**Text:**
==*==

Für mich bedeutet die Berlinale Binge-Watching, um es auf einen Punkt herunterzubrechen. Mittlerweile ist die Berlinale schon über einen Monat her. Die Frage, die sich mir nach einer gewissen Zeit aufdrängt, ist, was eigentlich nach der Festival-Zeit bleibt. Welche Filme bleiben auch danach im Gedächtnis? Haben mich nachdenken lassen? Bei welchen Filmen habe ich mich lediglich vom Festival-Fieber anstecken lassen? Und welche Filme fallen mir erst wieder ein, wenn ich auf Letterboxd nachschaue? Für meine Top 3 musste ich nicht lange überlegen, denn die folgenden Filme Filme blieben mir noch länger im Gedächtnis.

„Past Lives” (USA 2023, 106 Min., Regie: Celine Song) ist der Debütfilm der Regisseurin und Drehbuchautorin Celine Song, die in diesem ihre eigene Geschichte erzählt und verarbeitet. Obwohl der Film eine Romanze ist, kommt er vollkommen ohne altbekannte RomCom-Klischees und den immer wieder gleichen Handlungssträngen aus. Was für eine Erleichterung! „Past Lives” erzählt etwas anderes und bleibt dabei so liebevoll, ohne auf die Tränendrüse zu drücken. Denn die Protagonistin Nora ist mit ihrer Familie in jungen Jahren von Seoul nach Toronto ausgewandert. Nach 12 weiteren Jahren ist sie als Dramaturgin in New York tätig und hat durch einen Zufall online Kontakt zu ihrer ersten (platonischen) Jugendliebe Hae Sung. Obwohl sie digital viel Zeit miteinander verbringen, traut er sich aber nicht zu ihr zu reisen, so dass der Kontakt wieder im Sande verläuft. Weitere 12 Jahre später ist Nora in einer festen Beziehung, aber Hae Sung traut sich endlich. Ein liebevolles und rührendes Was-wäre-wenn nimmt seinen Lauf, das vermutlich viele von uns kennen. Und weil dieser Film fernab von Klischees und Stereotypen, aber mit spannenden neuen Perspektiven erzählt wird, habe ich relativ früh angefangen, mich in diesem Film wohl zu fühlen. Kein künstlich erzeugtes Drama und keine großen Konflikte, sondern Ausschnitte aus möglichen Realitäten. Dieser Film ist wie eine kuschelige Decke, in die man sich einmummeln kann.

==*==

**Arbeitsauftrag A:** Fassen Sie den Text bitte in zwei Sätzen zusammen.
**Arbeitsauftrag B:**
Beantworten Sie anhand des Textes die folgenden Fragen:
(i) Auf welcher Plattform wird nachgeschaut, um sich an manche Filme wieder zu erinnern?
(ii) In welcher Stadt ist Nora als Dramaturgin tätig?
(iii) Wie viele Minuten dauert „Past Lives“?
**Arbeitsauftrag C:** Geben Sie den Abschnitt des Textes, der mit den Worten „Für mich bedeutet“ beginnt und mit „länger im Gedächtnis.“ endet, erneut wieder und tauschen Sie dabei „Festival-Zeit“ gegen „Festivalwoche“ aus.
Stützen Sie sich ausschließlich auf den Text.

==*==

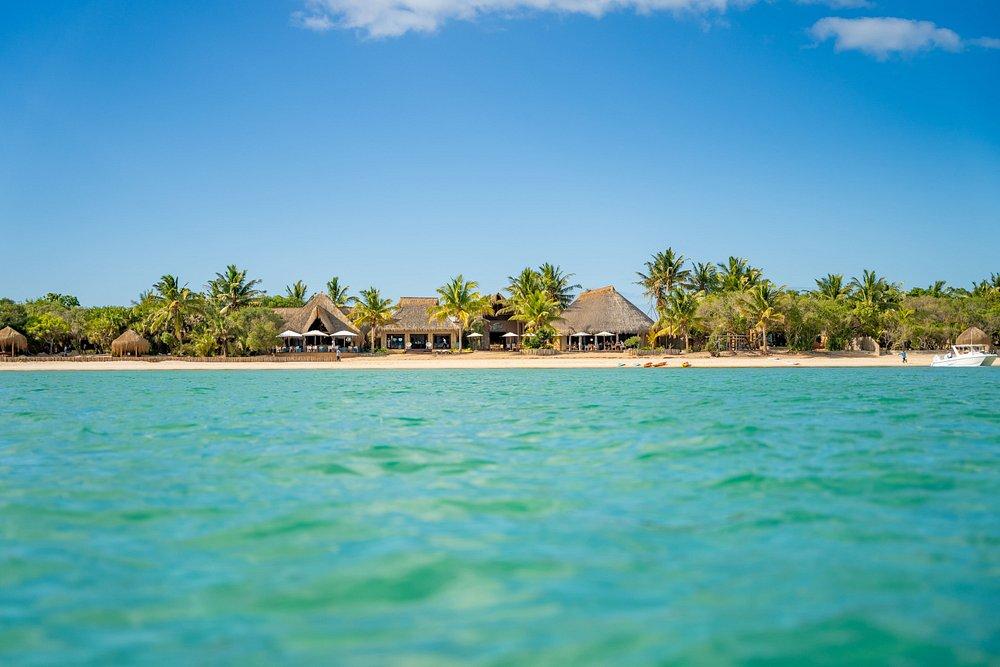 Azura Benguerra Island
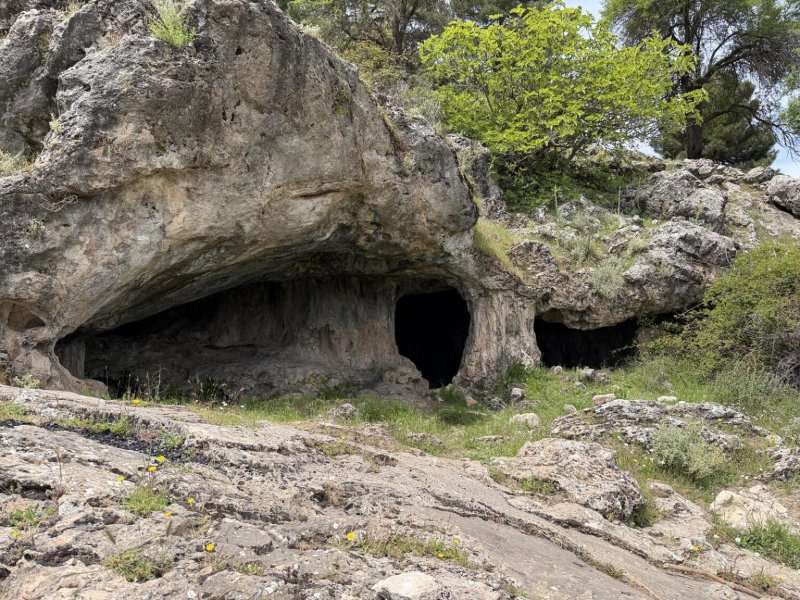 Huétor Santillán: Cueva de los Mármoles, Fuente de la Teja, Rio Darro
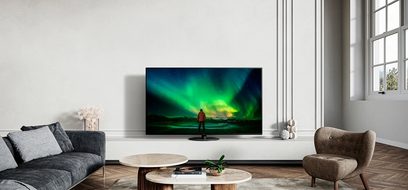 Panasonic TX-65LZ1500E 65" TV viser et grønt nordlys over bjerge i en moderne stue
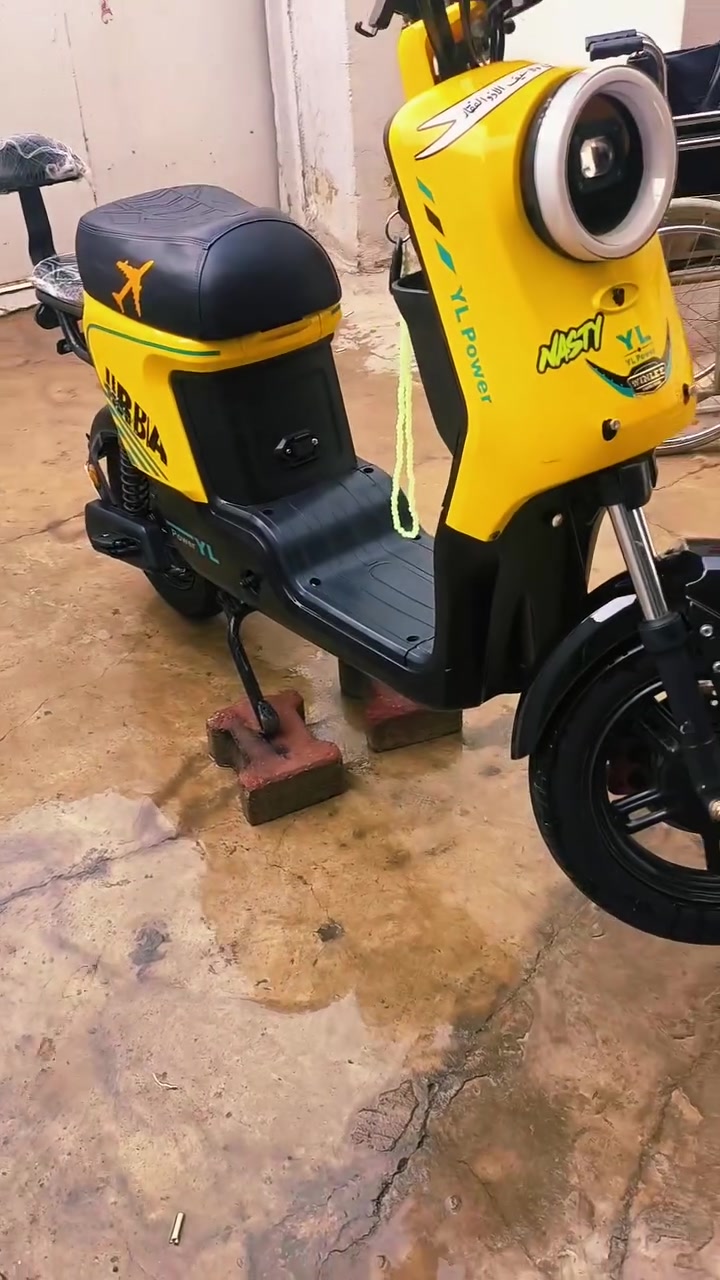 R9 • بطاريتين • نضيف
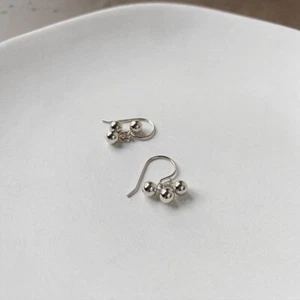 Korean Fashion Small Seamless Solid Stainless Steel Beads Earrings Dangle Hook - Picture 1 of 3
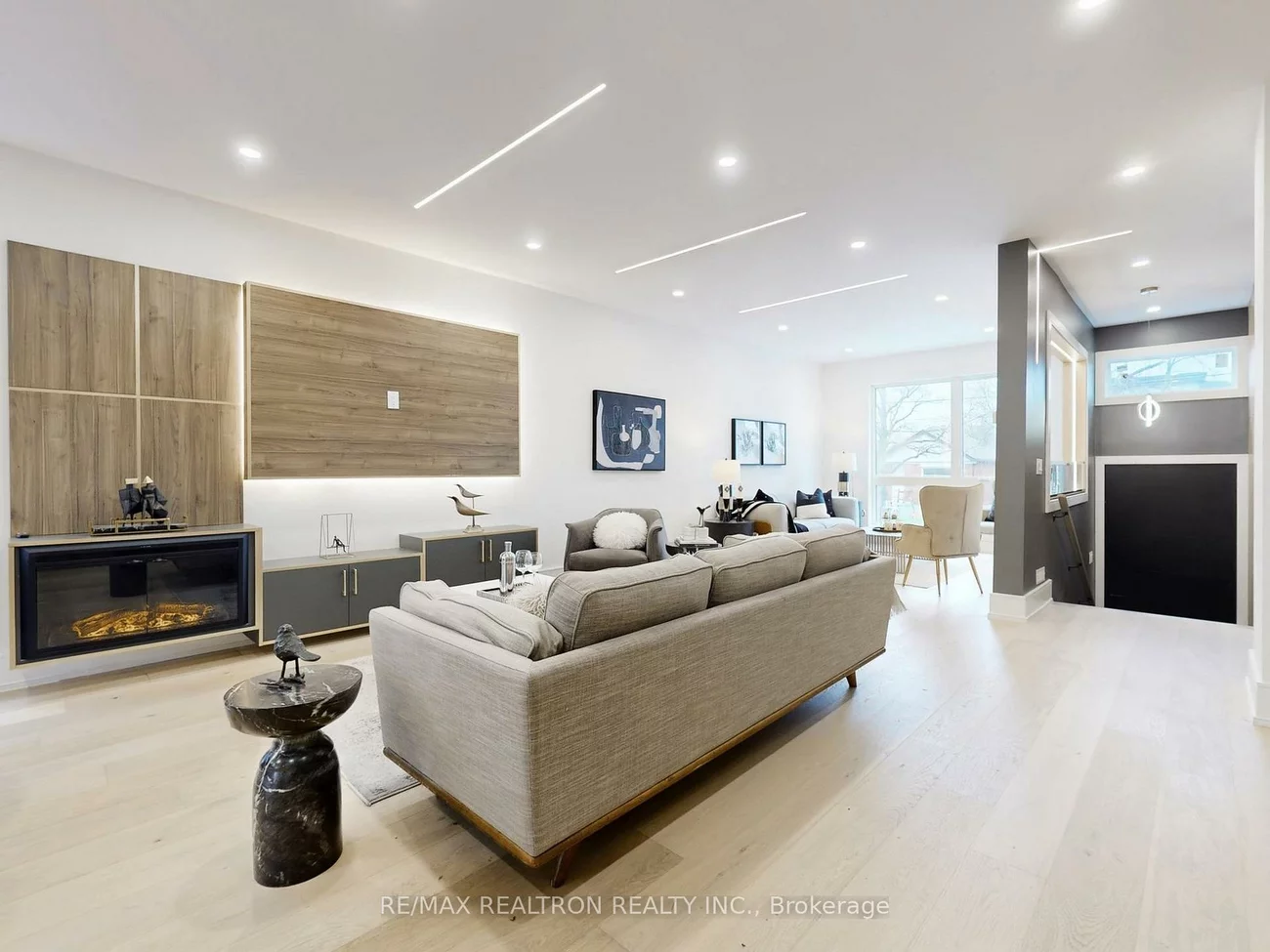 41, Algoma, Mimico, Toronto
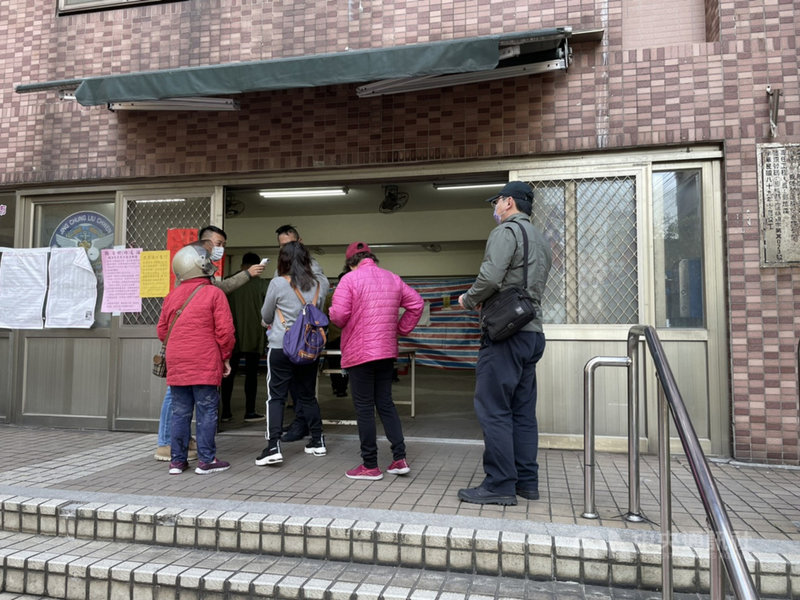 桃園市議員王浩宇罷免案16日投票,截至上午9時未出現違規或不守秩序的情況,整體投票情況順暢。中央社記者葉臻攝 110年1月16日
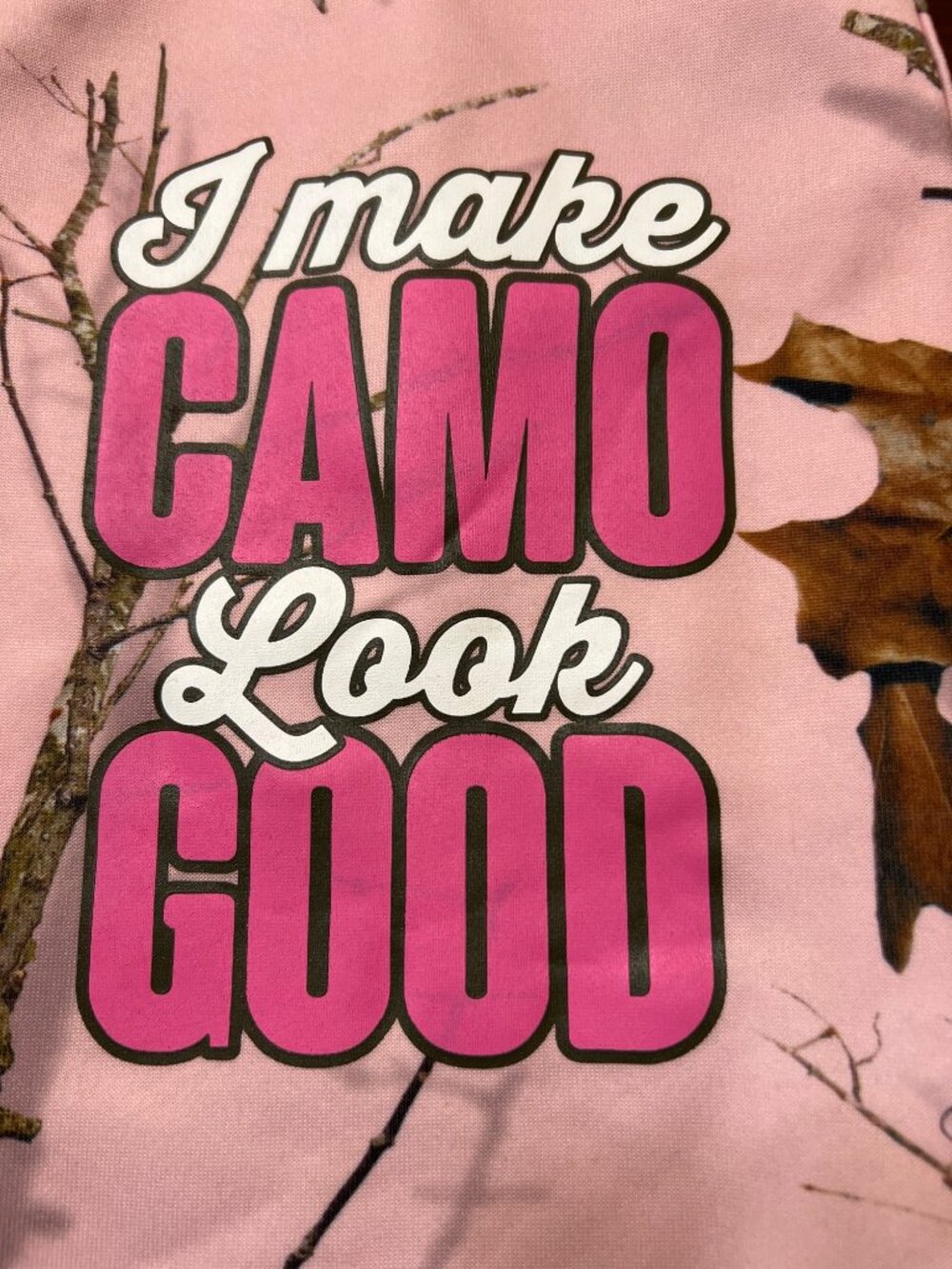 Pink Mossy Oak Dog Hoodie I Make Camo Look Good Fleece Size M - Picture 2 of 4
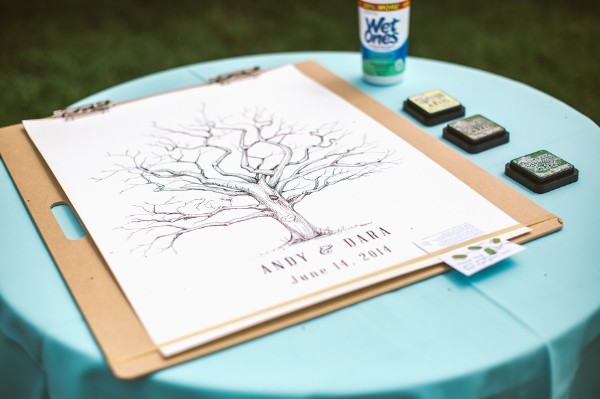 sweet-and-simple-backyard-wedding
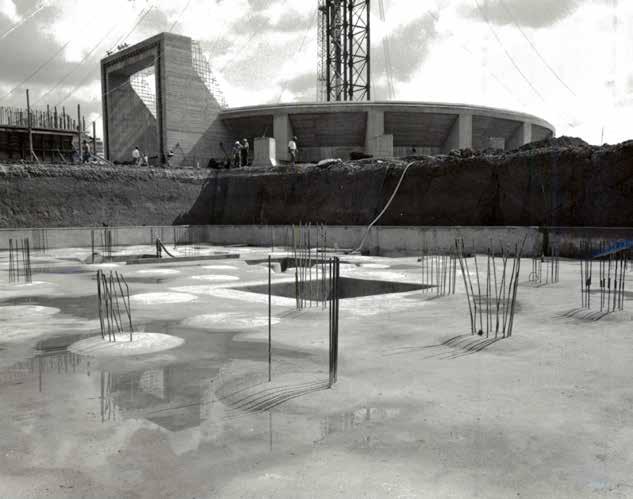 52 // 183 Strategie e attività Centrale del Garigliano Storia La centrale nucleare Garigliano di Sessa Aurunca è stata costruita in quattro anni (1959-1963) dalla SENN, Società Elettronucleare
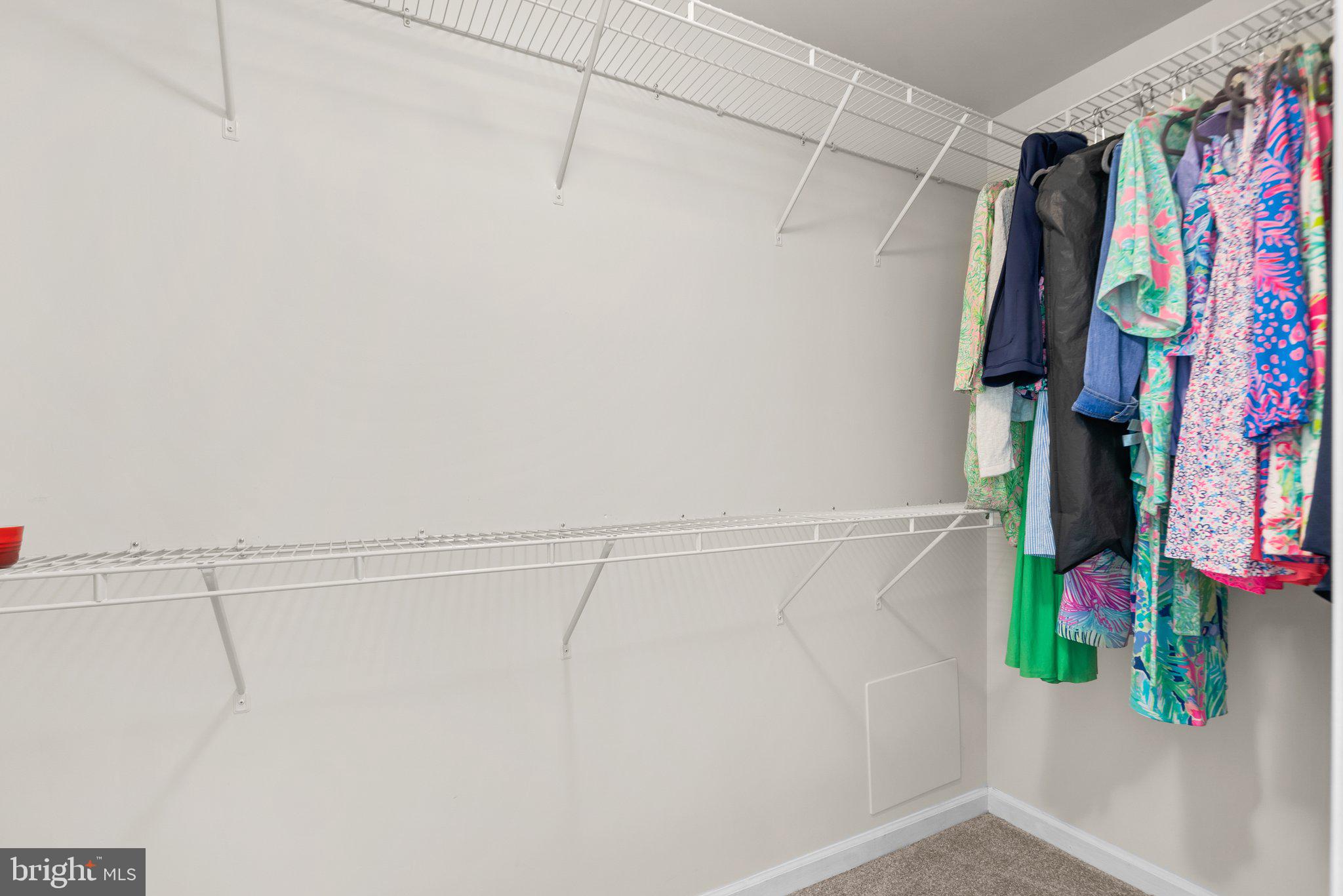 JAMES CREEK - Residential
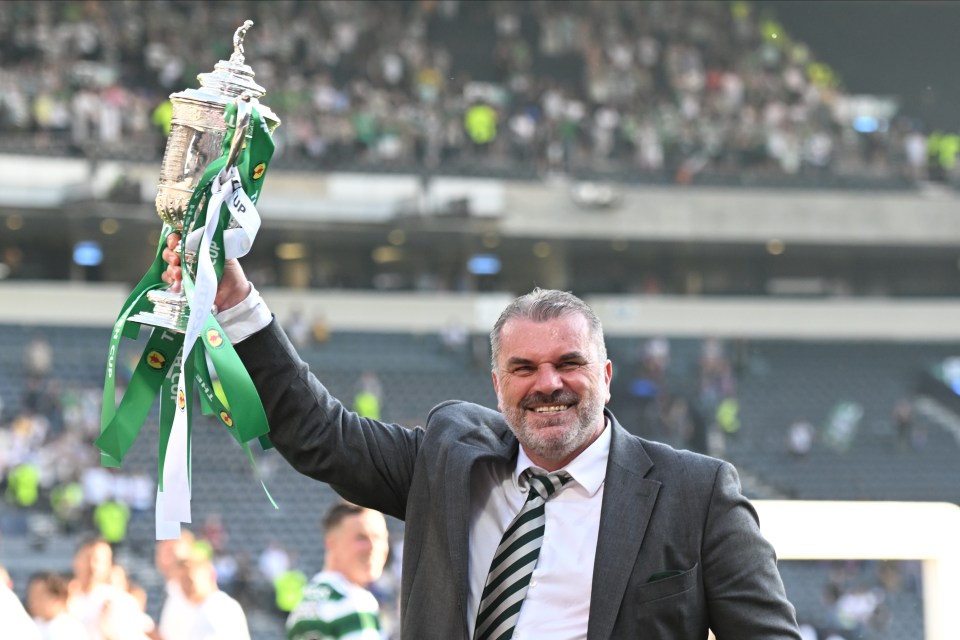 You are currently viewing Has Ange Postecoglou actually won a trophy every second year at a club? Tottenham boss out to deliver in Europa League final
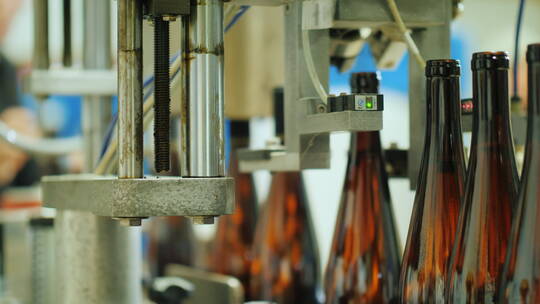 工厂机器用软木塞给酒瓶封口视频素材模板下载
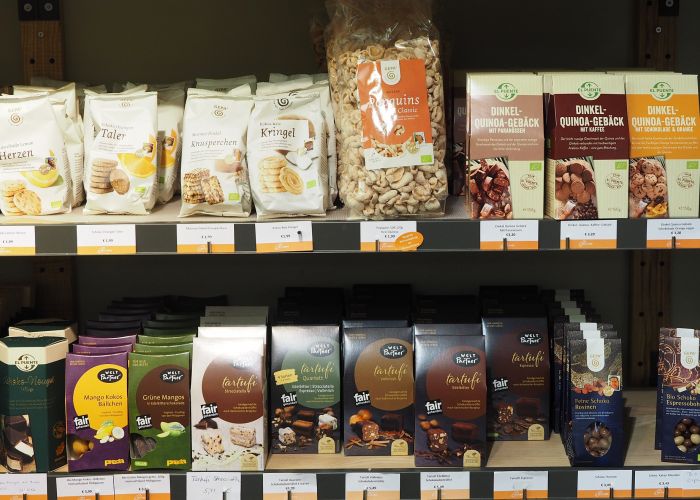 Gebäck und Knabbereien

==*==

**Lösung A:** Mehr als einen Monat nach der Berlinale fragt der Text, welche Filme über die Festival-Zeit hinaus im Gedächtnis geblieben sind, und stellt „Past Lives“ vor, den Debütfilm von Celine Song, in dem sie ihre eigene Geschichte erzählt. Der Film folgt Nora, die in jungen Jahren von Seoul nach Toronto ausgewandert ist, und ihrer Jugendliebe Hae Sung über zweimal 12 Jahre und kommt dabei ohne RomCom-Klischees, künstlich erzeugtes Drama und große Konflikte aus.

**Lösung B:**
(i) Letterboxd
(ii) New York
(iii) 106 Minuten

**Lösung C:**
Für mich bedeutet die Berlinale Binge-Watching, um es auf einen Punkt herunterzubrechen. Mittlerweile ist die Berlinale schon über einen Monat her. Die Frage, die sich mir nach einer gewissen Zeit aufdrängt, ist, was eigentlich nach der Festivalwoche bleibt. Welche Filme bleiben auch danach im Gedächtnis? Haben mich nachdenken lassen? Bei welchen Filmen habe ich mich lediglich vom Festival-Fieber anstecken lassen? Und welche Filme fallen mir erst wieder ein, wenn ich auf Letterboxd nachschaue? Für meine Top 3 musste ich nicht lange überlegen, denn die folgenden Filme Filme blieben mir noch länger im Gedächtnis.